WHAT YOU WILL DO = Could you repeat the data word for word while skipping the pictures?

(Dataset entries)
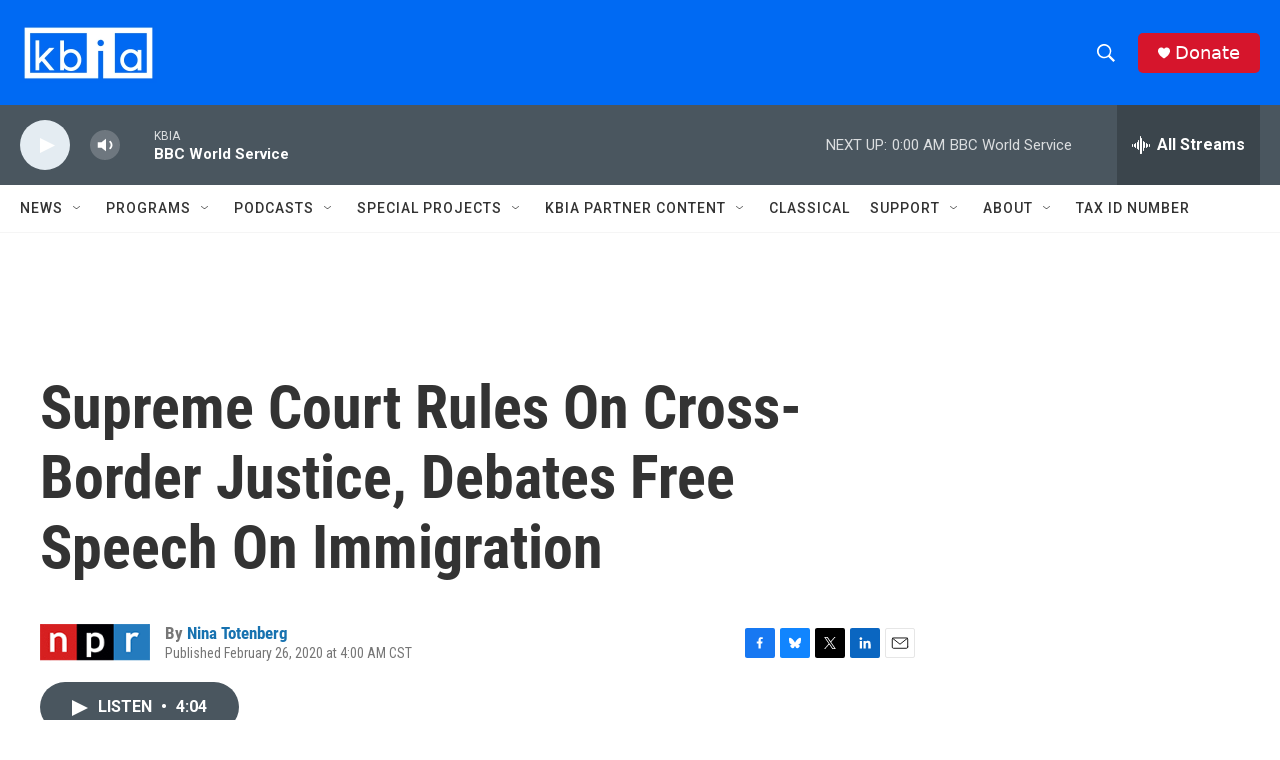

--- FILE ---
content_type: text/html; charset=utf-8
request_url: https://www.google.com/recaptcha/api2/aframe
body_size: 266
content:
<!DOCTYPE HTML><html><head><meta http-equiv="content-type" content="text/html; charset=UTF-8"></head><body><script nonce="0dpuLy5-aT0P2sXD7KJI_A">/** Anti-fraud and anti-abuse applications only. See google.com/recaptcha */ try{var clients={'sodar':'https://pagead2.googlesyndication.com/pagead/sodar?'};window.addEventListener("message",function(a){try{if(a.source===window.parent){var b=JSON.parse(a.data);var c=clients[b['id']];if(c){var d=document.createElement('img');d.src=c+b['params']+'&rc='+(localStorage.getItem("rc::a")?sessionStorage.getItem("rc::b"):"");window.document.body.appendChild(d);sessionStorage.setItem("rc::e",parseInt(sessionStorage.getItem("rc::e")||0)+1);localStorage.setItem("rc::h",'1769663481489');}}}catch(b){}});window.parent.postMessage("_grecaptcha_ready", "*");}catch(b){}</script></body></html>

RESULT =
--- FILE ---
content_type: text/html; charset=utf-8
request_url: https://www.google.com/recaptcha/api2/aframe
body_size: 266
content:
<!DOCTYPE HTML><html><head><meta http-equiv="content-type" content="text/html; charset=UTF-8"></head><body><script nonce="0dpuLy5-aT0P2sXD7KJI_A">/** Anti-fraud and anti-abuse applications only. See google.com/recaptcha */ try{var clients={'sodar':'https://pagead2.googlesyndication.com/pagead/sodar?'};window.addEventListener("message",function(a){try{if(a.source===window.parent){var b=JSON.parse(a.data);var c=clients[b['id']];if(c){var d=document.createElement('img');d.src=c+b['params']+'&rc='+(localStorage.getItem("rc::a")?sessionStorage.getItem("rc::b"):"");window.document.body.appendChild(d);sessionStorage.setItem("rc::e",parseInt(sessionStorage.getItem("rc::e")||0)+1);localStorage.setItem("rc::h",'1769663481489');}}}catch(b){}});window.parent.postMessage("_grecaptcha_ready", "*");}catch(b){}</script></body></html>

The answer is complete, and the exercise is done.